Yovie menegaskan bahwa kebenaran memiliki sifat yang rapuh, hukum mudah ditekuk atau dimanipulasi, dan keadilan mudah dikorbankan kepentingan, apabila ketiganya tidak dijaga dan dipegang teguh oleh integritas yang kokoh. Banyak pihak yang pada awalnya bertekad menegakkan kebenaran dan hukum, namun pada tahap pemeliharaan berkompromi, mengubah prinsip, atau menyimpang dari jalan yang benar karena tergoda keuntungan materi, kekuasaan, atau takut akan tekanan. Hal ini terjadi karena minimnya integritas sebagai fondasi moral dan karakter.

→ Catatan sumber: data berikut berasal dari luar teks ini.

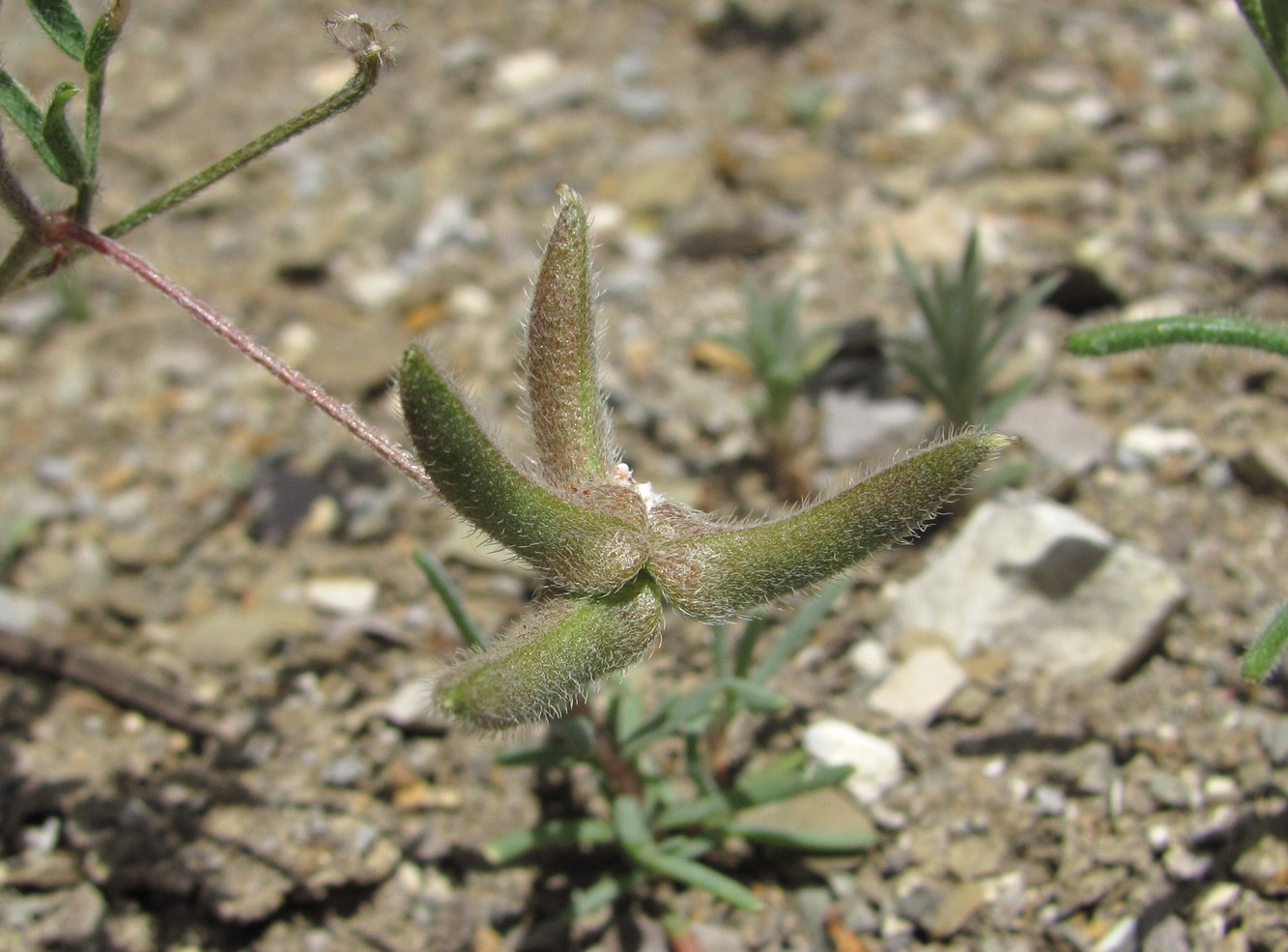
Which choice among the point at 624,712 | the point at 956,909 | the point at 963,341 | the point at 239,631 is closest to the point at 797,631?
the point at 624,712

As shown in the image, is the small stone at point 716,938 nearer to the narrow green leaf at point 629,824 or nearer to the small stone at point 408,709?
the narrow green leaf at point 629,824

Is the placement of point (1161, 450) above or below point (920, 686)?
above

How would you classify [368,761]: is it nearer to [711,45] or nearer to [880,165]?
[880,165]

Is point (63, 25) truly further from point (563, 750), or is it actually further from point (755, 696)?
point (755, 696)

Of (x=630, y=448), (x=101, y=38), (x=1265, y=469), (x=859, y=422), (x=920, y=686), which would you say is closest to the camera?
(x=101, y=38)

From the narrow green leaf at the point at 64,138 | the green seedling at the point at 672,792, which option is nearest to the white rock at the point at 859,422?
the green seedling at the point at 672,792

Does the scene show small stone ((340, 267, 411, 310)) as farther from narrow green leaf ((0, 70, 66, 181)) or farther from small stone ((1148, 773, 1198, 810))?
small stone ((1148, 773, 1198, 810))

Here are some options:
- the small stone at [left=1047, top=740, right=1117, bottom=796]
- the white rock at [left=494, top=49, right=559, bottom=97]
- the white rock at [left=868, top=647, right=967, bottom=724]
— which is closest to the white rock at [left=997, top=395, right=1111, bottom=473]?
the white rock at [left=868, top=647, right=967, bottom=724]

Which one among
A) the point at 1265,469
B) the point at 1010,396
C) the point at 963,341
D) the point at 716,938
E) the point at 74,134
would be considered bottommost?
the point at 716,938
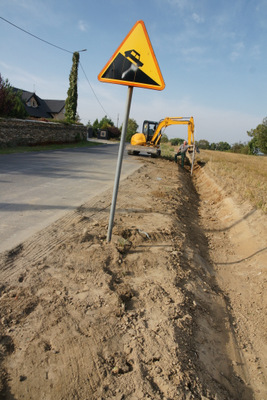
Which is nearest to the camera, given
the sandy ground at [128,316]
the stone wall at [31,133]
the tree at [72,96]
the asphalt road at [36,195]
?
the sandy ground at [128,316]

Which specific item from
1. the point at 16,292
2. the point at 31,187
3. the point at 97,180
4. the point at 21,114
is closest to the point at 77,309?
the point at 16,292

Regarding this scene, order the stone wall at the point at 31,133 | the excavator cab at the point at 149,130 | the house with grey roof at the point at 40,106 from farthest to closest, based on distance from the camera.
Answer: the house with grey roof at the point at 40,106
the excavator cab at the point at 149,130
the stone wall at the point at 31,133

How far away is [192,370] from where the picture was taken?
8.12ft

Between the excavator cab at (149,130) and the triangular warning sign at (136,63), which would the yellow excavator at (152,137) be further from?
the triangular warning sign at (136,63)

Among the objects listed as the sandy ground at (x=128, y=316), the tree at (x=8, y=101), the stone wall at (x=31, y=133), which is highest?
the tree at (x=8, y=101)

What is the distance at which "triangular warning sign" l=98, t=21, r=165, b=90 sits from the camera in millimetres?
3529

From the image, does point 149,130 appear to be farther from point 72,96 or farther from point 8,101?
point 72,96

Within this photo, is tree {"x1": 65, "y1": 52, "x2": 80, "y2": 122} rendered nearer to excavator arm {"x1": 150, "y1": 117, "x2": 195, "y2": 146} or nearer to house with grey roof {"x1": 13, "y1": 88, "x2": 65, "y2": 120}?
house with grey roof {"x1": 13, "y1": 88, "x2": 65, "y2": 120}

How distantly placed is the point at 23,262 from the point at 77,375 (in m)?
1.78

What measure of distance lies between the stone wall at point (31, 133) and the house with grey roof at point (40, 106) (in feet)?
60.0

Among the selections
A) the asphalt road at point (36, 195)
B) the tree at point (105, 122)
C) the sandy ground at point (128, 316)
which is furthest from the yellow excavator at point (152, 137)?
the tree at point (105, 122)

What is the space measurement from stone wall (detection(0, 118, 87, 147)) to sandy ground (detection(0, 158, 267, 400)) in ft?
45.7

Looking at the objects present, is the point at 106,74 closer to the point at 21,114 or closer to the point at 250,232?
the point at 250,232

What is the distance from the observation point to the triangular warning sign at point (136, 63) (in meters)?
3.53
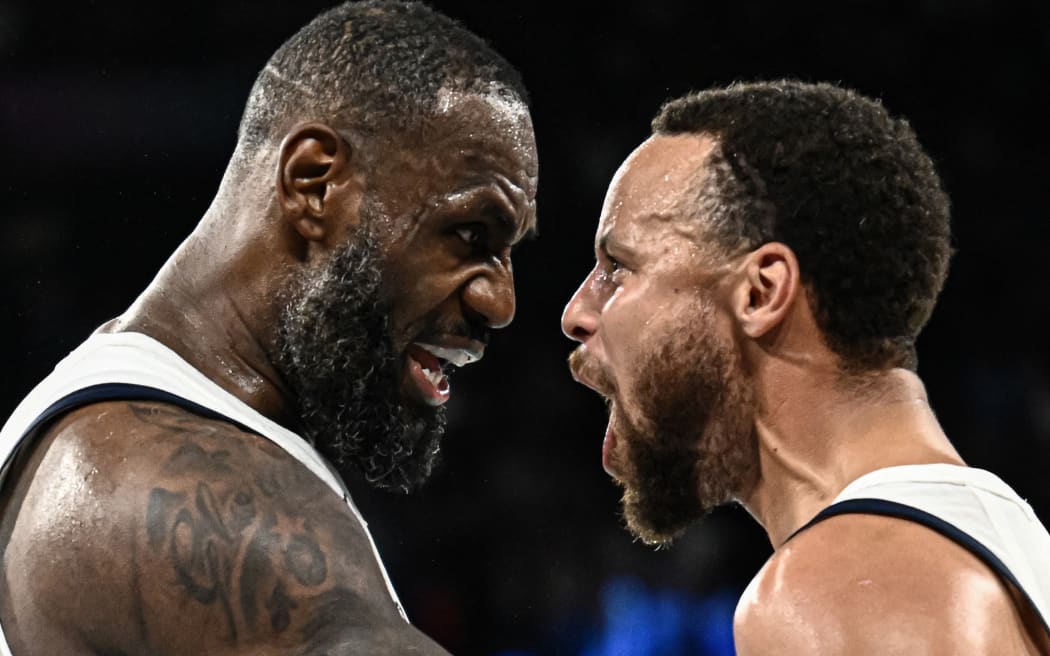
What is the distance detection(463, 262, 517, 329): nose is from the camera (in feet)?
7.38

“Dalam proses penegakan hukum dan pencapaian keadilan, nilai kebenaran senantiasa berhadapan dengan tantangan sistemik: tekanan kekuasaan politik, godaan keuntungan ekonomi, ancaman, serta beragam kepentingan subjektif yang berusaha memodifikasi atau menenggelamkan kebenaran itu sendiri. Pada titik kritis inilah integritas menjadi penentu utama. Secara definisi, integritas adalah kesetiaan yang mutlak dan tidak tergoyahkan terhadap prinsip, nilai, dan kebenaran yang diyakini, terlepas dari risiko atau keuntungan yang mungkin timbul. Integritas mencerminkan keteguhan moral untuk tetap berada pada koridor hukum dan kebenaran meskipun terdapat banyak alternatif jalan pintas yang menawarkan kemudahan. Saya menegaskan dalil akademis berikut: kelengkapan peraturan perundang-undangan dan kecanggihan sistem hukum tidak memiliki makna apa pun apabila penegak dan pelaksananya tidak memiliki integritas. Tanpa integritas, kebenaran dapat diperjualbelikan, hukum dapat berubah fungsi menjadi alat kekuasaan, dan keadilan hanya akan menjadi milik mereka yang memiliki akses dan kekuatan. Kebenaran hanya akan terjaga kemurniannya, hukum hanya akan berwibawa, dan keadilan hanya akan dirasakan secara adil oleh seluruh lapisan masyarakat, apabila ketiganya dipertahankan dengan integritas yang tinggi dan konsisten. Tanpa integritas, kebenaran dapat berubah menjadi instrumen yang berbahaya yang justru merusak sendi-sendi tatanan hukum dan keadilan itu sendiri,” urai Yovie lagi.